## Parts of the exercise
1. From the blog post on care management, transcribe the passage from "Are care management nurses a cost" to "Chris Langston said...".
2. Translate this sentence from the blog post on care management into Spanish: "That's when their moment of truth will arrive."

## Page excerpt
--------------------------------------------------

Wednesday, June 2, 2010

Integration, Accountable Care Organizations, Care Management and Minimizing Insurance Risk: Cost Center or Source of Revenue?

Are care management nurses a "revenue source" or a "cost center?" The Disease Management Care Blog says the answer depends on who you ask.

The issue is likely to repeatedly start coming up in C-Suites large and small when hospitals start tackling readmissions under bundled payments as well as from an expanding list of "hospital acquired conditions." The same will be true in other provider settings, such as integrated systems, patient centered medical homes (PCMHs) or Accountable Care Organizations (ACOs), when they begin to enter into various forms of risk contracting such as "gainsharing."

That's when their moment of truth will arrive. That's when they'll have to confront the cost of hiring additional non-physician FTEs to do the "heavy lifting" of care management.

Because care management is very "high touch" and requires health care professionals, it is notoriously expensive. Considerable time, effort and expertise is necessary for the repeated remote inbound/outbound as well as in-person contact, engagement, counseling, self-management and follow-up. What's more, it's done one person at a time. It should be available starting at 6 AM and go into the evening hours. Some of it can be automated ("robo-calls") or cheaply outsourced (like, to Lahore Pakistan) but if a health system really intends to keep a population made up of elderly Mrs. Smiths with chronic heart failure and a list of medications a mile long away from the emergency room, it's going to take bunches of dedicated nurses.

That sure sounds like a cost center. Unfortunately, that's also how it's likely to be viewed by any provider organization taking on a bigger piece of the insurance premium, assuming risk in their contracts and trying to reduce utilization. The DMCB has witnessed some provider organizations struggle with this, and it hasn't been pretty. Their administrative attitude can be summed up in this telling physician-centric reply by AMA President Dr. Rohack on the topic of ACOs. That kind of conceit usually leads to shortcuts, like adding additional job duties the closest available non-physician. Examples include assigning already overworked hospital discharge coordinators the duties of outpatient care coordination, or giving the last remaining office nurse a list of patients and telling him or her to "start calling 'em." And, even if additional nurses are recruited, the DMCB has seen physician-led organizations use carefully crafted job descriptions on part-timers as cleverly contrived "human resource mirrors." They give the unsuspecting viewer the impression that there are really two nurses for every one that is hired.

The DMCB has been involved in the risk contracting arrangements between health insurers and provider organizations. When it's seen this behavior, its advice to both parties has been to run away. They are destined to fail.

Are care management nurses a cost center? The DMCB recommends that readers don't ask anyone from the AMA.

In a follow-up post, the DMCB will speculate on why managed care organizations have a far more sophisticated approach to using care management to mitigate risk.


Chris Langston said...

Interesting post. From a societal perspective all health care workers (MDs, RNs, hospital CEOs, managed care execs) are "costs." We pay them because we have some belief that their work will yield desired benefits.

--------------------------------------------------

## Data under study
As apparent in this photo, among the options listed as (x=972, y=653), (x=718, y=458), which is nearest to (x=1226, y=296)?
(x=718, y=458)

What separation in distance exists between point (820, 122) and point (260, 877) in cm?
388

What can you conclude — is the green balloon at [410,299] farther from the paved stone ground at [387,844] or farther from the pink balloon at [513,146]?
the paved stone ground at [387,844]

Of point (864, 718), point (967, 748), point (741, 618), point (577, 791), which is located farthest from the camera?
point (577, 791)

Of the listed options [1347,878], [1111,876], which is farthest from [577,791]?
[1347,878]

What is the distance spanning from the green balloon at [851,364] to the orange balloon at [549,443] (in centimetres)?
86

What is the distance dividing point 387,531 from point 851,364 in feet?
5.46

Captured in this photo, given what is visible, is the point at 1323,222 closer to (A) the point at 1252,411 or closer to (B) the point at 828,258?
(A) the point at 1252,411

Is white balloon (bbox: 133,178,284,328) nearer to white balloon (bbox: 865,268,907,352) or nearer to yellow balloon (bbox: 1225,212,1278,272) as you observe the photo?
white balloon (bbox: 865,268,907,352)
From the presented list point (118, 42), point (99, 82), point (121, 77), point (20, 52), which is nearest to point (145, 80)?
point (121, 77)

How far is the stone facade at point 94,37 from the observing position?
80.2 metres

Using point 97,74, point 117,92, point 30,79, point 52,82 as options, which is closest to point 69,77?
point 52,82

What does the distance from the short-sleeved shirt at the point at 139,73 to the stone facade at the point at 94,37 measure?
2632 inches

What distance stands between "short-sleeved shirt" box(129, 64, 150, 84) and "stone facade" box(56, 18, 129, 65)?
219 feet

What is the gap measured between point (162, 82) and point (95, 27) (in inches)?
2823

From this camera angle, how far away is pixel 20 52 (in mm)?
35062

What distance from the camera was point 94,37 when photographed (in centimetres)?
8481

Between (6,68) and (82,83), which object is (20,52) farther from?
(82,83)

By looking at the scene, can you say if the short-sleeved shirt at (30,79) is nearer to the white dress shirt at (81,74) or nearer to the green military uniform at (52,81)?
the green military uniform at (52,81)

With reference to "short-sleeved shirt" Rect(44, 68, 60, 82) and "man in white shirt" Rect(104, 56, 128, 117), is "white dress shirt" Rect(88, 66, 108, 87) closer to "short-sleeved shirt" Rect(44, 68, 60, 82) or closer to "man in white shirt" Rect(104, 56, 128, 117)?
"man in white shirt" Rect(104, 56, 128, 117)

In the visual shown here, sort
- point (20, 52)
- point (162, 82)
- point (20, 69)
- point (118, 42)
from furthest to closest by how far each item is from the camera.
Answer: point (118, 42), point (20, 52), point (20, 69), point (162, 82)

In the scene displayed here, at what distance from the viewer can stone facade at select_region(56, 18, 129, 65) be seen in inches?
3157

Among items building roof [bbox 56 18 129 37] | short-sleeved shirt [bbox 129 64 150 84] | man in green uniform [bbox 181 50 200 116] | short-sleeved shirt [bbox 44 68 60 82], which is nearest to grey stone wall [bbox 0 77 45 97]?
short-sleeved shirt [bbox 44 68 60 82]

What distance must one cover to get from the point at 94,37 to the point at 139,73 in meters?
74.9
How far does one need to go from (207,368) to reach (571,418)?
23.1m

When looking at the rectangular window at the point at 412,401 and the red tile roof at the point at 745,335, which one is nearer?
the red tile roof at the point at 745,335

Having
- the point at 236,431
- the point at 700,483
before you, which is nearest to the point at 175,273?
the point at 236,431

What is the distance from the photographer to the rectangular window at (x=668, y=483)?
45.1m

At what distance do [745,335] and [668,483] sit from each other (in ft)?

--------------------------------------------------

## Task-by-task answers
1.
Are care management nurses a cost center? The DMCB recommends that readers don't ask anyone from the AMA.

In a follow-up post, the DMCB will speculate on why managed care organizations have a far more sophisticated approach to using care management to mitigate risk.


Chris Langston said...

2. Es entonces cuando llegará su momento de la verdad.